Surge in Covid-19 cases puts Byo health care system under scrutiny

Bulawayo’s newly acquired status as the epicentre of Covid-19 local transmission cases has reignited concerns on the readiness of local hospitals to confront an inevitable surge that could overwhelm the already feeble health care system.

A surge of 231 new cases in the past 24 hours took the city’s total to 419 confirmed cases.

384 of those cases are local transmissions while imported cases are 35.

The new infections make the bulk of the 273 new cases announced by the Ministry of Health and Child Care on Thursday bringing Zimbabwe’s total to 1 362.

This comes at a time when the government said it would impose localised lockdowns in hotspots such as Bulawayo to stem the outbreak.

But Bulawayo is much less prepared evidenced by the strike of nurses who are demanding salaries pegged in United States dollars and a weaker health care system.

The two Covid-19 designated health institutions, Ekusileni Medical Centre and Thorngrove Infectious Diseases Hospital are still not ready for admissions despite starting renovations after the pandemic broke out in Zimbabwe in March.

Ekusileni was identified as a national referral centre for Covid-19 patients while the city council-run Thorngrove Hospital will serve local patients.

In an interview with CITE, Ekusileni Chief Executive Officer, Dr Absalom Dube, said progress at the hospital was hampered by funding challenges as Treasury was yet to release funds to speed up renovations.

“We are trying to make progress with what we have. Yes, well-wishers come in with a few items but Treasury has to release the funds. There was money which was released in June but we didn’t use it as it had to go back, then the government ordered the National Social Security Authority (NSSA), to release the money,” he said.

“We had a strategy and if we had the funds we would have been finished by now.”

Dr Dube cited certain critical key areas that the government was aware of when it came to availing the funding.

“It’s just a matter of time if funds are availed we can finish renovations in four weeks. The first disbursement that came was ZWL$7 million while the total cost of the project was projected to be ZWL$140 million. But from my own calculations ZWL$50 million can enable Ekusileni to open a start of 50 beds in four weeks,” he claimed.
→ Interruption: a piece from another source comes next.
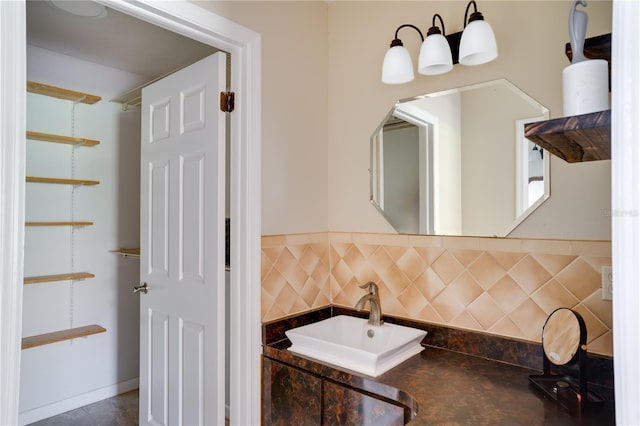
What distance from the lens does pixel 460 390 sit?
131 centimetres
Director of Health Services in Bulawayo, Dr Edwin Sibanda said rehabilitation work at Thorngrove Hospital was still incomplete despite projections it would be completed by June 30, 2020.

The rehabilitation of the hospital started on April 22,2020 at a reported cost of $74million.

Dr Sibanda, however, could not say more and referred questions to the Acting Bulawayo Provincial Medical Director, Dr Welcome Mlilo.

Dr Mlilo said, “Renovations are ongoing and we expect project completion by month end.”

Sources at Thorngrove Hospital told CITE it would take more than two weeks to complete the renovations, meaning the institution could only be ready at the earliest in August.

“Painters only started painting today, while the hospital has not installed the oxygen gas, as we are waiting for the components from South Africa. The floor epochs are not yet done but the hospital ceilings are about to be done,” sources said.

Upon hearing news that Bulawayo was now the epicentre, residents said the acceleration in local Covid-19 cases remained the main challenge.

“The pandemic would clearly grow. We demand the government to be more responsible and own up to its mandate to citizens by affording provisions for people to sail through this pandemic,” said Nozipho Moyo, a local  activist, who is also Executive Director at Africa Kiburi, a regional human rights movement.   

Early this week, senior doctors wrote to the Acting Minister of Health and Child Care Amon Murwira giving him notice of their intent to withdraw their services.

In the letter, senior doctors confirmed it was difficult to continue offering services due to a number of challenges such as lack of appropriate Personal Protective Equipment (PPE).

The senior doctors lamented the low rate of Covid-19 testing, shortages of drugs and sundries.

“We note with concern allegations of massive fraud in the procurement of PPE, drugs, sundries, amounts which would have made a life changing difference to institutions,” they said.